Task to carry out →
Report how many lines in the records below contain the string "farthest", treating uppercase and lowercase as different. Give only the number.

Entries provided →
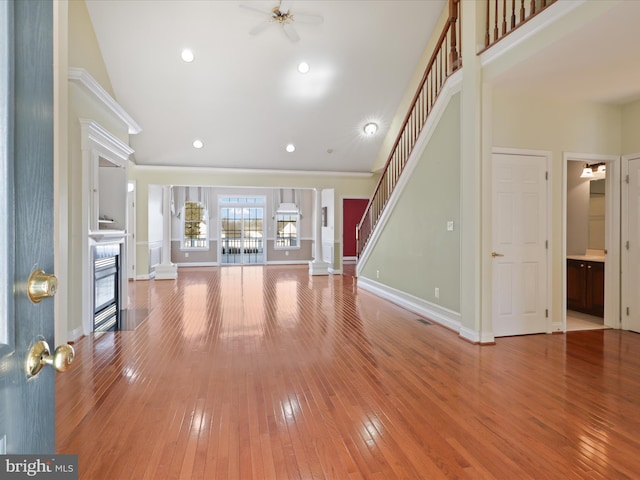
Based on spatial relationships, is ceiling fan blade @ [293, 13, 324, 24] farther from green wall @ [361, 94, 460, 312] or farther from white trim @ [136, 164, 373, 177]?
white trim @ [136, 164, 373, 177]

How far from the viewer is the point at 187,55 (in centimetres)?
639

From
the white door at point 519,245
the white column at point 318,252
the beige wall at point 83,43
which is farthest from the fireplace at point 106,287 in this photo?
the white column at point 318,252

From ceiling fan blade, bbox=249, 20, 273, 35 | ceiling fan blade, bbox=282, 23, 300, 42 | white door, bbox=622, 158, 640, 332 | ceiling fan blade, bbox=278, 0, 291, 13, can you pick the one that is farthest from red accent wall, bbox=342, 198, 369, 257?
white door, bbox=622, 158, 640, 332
* * *
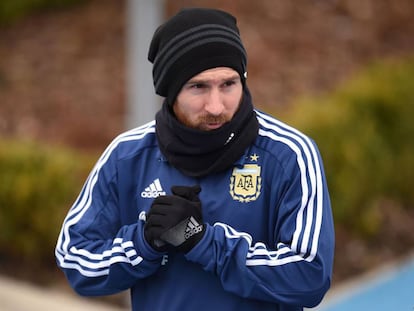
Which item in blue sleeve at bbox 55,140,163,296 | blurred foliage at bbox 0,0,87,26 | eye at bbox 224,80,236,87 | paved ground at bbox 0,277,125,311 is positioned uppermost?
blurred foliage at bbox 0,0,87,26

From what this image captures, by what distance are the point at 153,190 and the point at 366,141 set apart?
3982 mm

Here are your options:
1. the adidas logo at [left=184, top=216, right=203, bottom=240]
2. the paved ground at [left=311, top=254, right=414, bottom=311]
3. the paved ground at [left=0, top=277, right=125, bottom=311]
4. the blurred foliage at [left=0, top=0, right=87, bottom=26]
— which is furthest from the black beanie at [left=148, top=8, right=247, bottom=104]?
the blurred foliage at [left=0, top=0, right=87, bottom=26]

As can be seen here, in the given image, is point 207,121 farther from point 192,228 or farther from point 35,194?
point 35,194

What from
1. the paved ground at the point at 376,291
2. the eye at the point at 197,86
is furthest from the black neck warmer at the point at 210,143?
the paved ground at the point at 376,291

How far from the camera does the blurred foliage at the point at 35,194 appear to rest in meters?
* * *
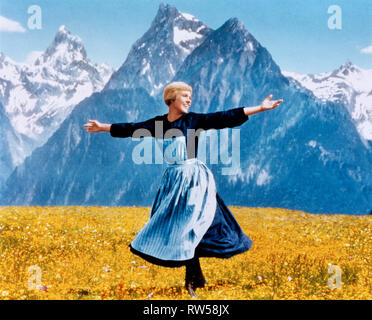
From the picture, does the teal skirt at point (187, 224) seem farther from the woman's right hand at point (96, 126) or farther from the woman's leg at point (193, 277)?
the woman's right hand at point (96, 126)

Output for this exercise →
2